Question :
Let $A$ be a subset of $\mathbb R$. Which of the following properties implies that $A$ is compact $?$
Every continous function $f :A \rightarrow \mathbb R $ is bounded.
Every sequence $ \{ x_n \}$ in $A$ has a convergent subsequence converging to a point in $A$.
There exist a continuous function from $A$ onto $[0,1]$.
There is no one-one and continuous function from $A$ onto $(0,1) $
In $(2)$ option we have result if $ (X , d)$, is a metric space, then $X$ is compact iff every sequence has a convergent subsequence. I have no idea in other option. Please give me hint how to verify other option. Thank you
Hint:
2) is called sequential compactness (and there is a well-known theorem relating sequential compactness to compactness).
3) $\frac{1}{2}\sin(x)+\frac{1}{2}$ maps $\mathbb{R}$ to $[0, 1]$ and is continuous.
Edit
This is a hint assuming the question said: there is a continous 1-1 map from $A$ onto $(0,1)$...

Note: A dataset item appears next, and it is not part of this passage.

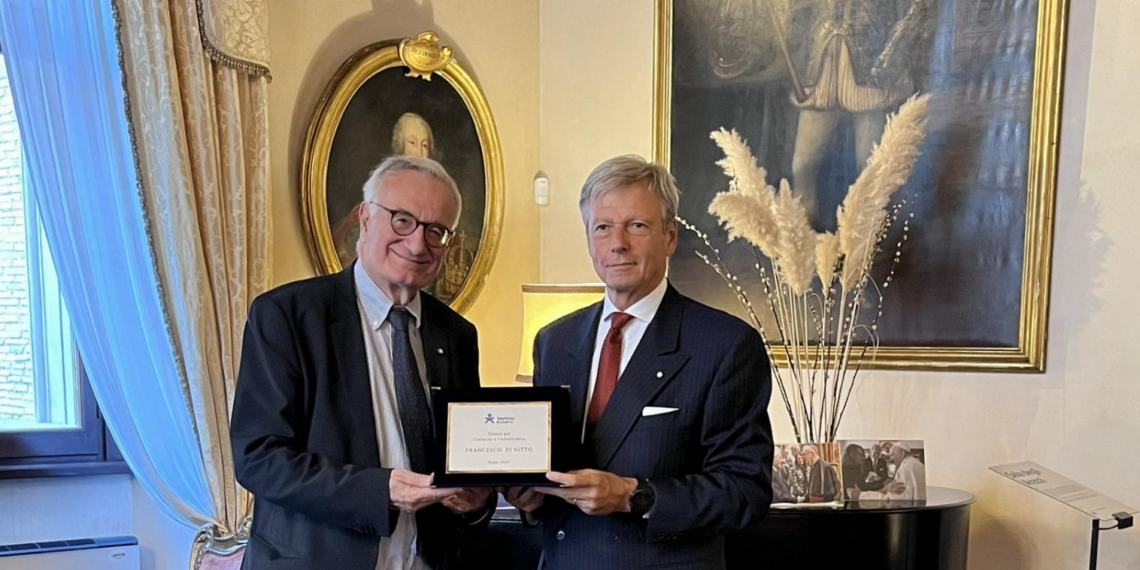 Telefono Azzurro conferisce all’Ambasciatore Di Nitto il “Premio per l’infanzia e l’adolescenza”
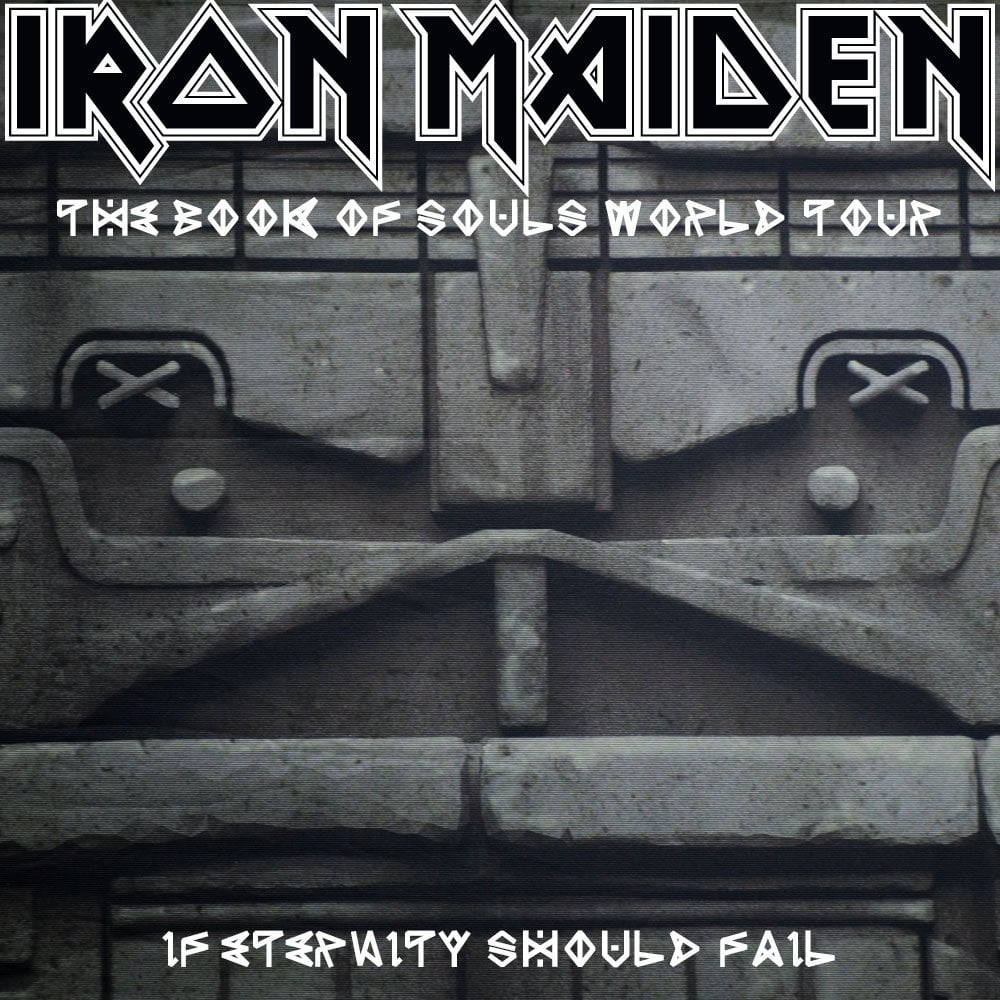 Album cover art for "If Eternity Should Fail" by Iron Maiden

4) $\arctan(x)$ is a continuous function that maps $\mathbb{R}$ to $(-\frac{\pi}{2}, \frac{\pi}{2})$.
Better Hint
This hint was provided by @Struggler (see comments). If $A=\mathbb{N}$ then $A$ is certainly not compact and there is no continous 1-1 function from $A$ onto $(0, 1)$. (Note: if we remove the onto condition then $f(x)=\frac{1}{x+1}$ is a 1-1 map from $\mathbb{N}$ into $(0, 1)$.)